→ Work to do
Your task is to write out the complete listing exactly as it is shown.

→ Supplied data
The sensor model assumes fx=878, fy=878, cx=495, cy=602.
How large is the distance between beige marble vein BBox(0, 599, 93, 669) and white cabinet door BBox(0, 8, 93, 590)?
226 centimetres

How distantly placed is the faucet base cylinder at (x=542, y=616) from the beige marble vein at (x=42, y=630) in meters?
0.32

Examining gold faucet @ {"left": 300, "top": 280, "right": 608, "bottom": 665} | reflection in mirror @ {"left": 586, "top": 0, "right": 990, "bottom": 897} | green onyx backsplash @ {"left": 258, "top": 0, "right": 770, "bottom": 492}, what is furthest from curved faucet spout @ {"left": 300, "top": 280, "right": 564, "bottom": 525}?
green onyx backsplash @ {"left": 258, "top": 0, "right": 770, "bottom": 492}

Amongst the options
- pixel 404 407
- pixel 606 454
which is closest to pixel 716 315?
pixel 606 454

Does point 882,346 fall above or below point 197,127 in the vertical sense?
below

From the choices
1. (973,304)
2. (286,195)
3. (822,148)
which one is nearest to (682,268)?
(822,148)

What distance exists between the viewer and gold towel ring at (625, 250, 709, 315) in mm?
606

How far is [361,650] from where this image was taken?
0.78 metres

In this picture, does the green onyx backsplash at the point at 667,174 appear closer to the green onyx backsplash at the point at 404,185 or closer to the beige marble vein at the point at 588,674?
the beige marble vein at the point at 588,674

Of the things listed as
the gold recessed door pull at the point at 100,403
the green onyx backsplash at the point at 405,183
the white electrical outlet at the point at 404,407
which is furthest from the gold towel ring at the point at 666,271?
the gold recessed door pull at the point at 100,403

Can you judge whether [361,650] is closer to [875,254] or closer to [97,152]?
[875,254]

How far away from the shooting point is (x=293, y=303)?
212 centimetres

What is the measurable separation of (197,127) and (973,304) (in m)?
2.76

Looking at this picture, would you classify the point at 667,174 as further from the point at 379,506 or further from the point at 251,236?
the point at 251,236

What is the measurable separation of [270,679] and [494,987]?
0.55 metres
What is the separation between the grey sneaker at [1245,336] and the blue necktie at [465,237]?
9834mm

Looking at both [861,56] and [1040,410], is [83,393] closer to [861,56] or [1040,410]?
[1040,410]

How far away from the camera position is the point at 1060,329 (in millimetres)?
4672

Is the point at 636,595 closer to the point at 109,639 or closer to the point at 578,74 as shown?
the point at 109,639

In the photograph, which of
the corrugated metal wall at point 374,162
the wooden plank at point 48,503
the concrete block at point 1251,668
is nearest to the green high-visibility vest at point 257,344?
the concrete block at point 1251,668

→ Task response
The sensor model assumes fx=878, fy=878, cx=495, cy=602.
How large is the distance between beige marble vein BBox(0, 599, 93, 669) and white cabinet door BBox(0, 8, 93, 590)?
226 centimetres

How distantly placed is the faucet base cylinder at (x=542, y=616) from the beige marble vein at (x=42, y=630) in meters?
0.32

Examining gold faucet @ {"left": 300, "top": 280, "right": 608, "bottom": 665} | reflection in mirror @ {"left": 586, "top": 0, "right": 990, "bottom": 897} | green onyx backsplash @ {"left": 258, "top": 0, "right": 770, "bottom": 492}, what is furthest from curved faucet spout @ {"left": 300, "top": 280, "right": 564, "bottom": 525}?
green onyx backsplash @ {"left": 258, "top": 0, "right": 770, "bottom": 492}

Amongst the options
- pixel 404 407
- pixel 606 454
which is closest to pixel 716 315?
pixel 606 454

Does point 882,346 fall above or below point 197,127 in the vertical sense?
below

From the choices
1. (973,304)
2. (286,195)
3. (822,148)
which one is nearest to (682,268)?
(822,148)

What distance exists between the viewer and gold towel ring at (625, 250, 709, 315) in mm?
606

How far is [361,650] from where this image was taken?
0.78 metres

In this picture, does the green onyx backsplash at the point at 667,174 appear closer to the green onyx backsplash at the point at 404,185 or closer to the beige marble vein at the point at 588,674?
the beige marble vein at the point at 588,674

Of the things listed as
the gold recessed door pull at the point at 100,403
the green onyx backsplash at the point at 405,183
the white electrical outlet at the point at 404,407
which is furthest from the gold towel ring at the point at 666,271?
the gold recessed door pull at the point at 100,403

Can you judge whether [361,650] is closer to [875,254] or closer to [97,152]?
[875,254]

How far away from the shooting point is (x=293, y=303)?
212 centimetres

What is the measurable separation of (197,127) and (973,304) (in m)?
2.76

Looking at this picture, would you classify the point at 667,174 as further from the point at 379,506 or further from the point at 251,236?
the point at 251,236

What is the measurable separation of [270,679] and [494,987]?
0.55 metres
What is the separation between the grey sneaker at [1245,336] and the blue necktie at [465,237]?
9834mm

Looking at both [861,56] and [1040,410], is [83,393] closer to [861,56] or [1040,410]?
[1040,410]

How far away from the camera position is the point at 1060,329 (in millimetres)?
4672

Is the point at 636,595 closer to the point at 109,639 or closer to the point at 578,74 as shown?
the point at 109,639

In the photograph, which of
the corrugated metal wall at point 374,162
the wooden plank at point 48,503
the concrete block at point 1251,668
is nearest to the green high-visibility vest at point 257,344?
the concrete block at point 1251,668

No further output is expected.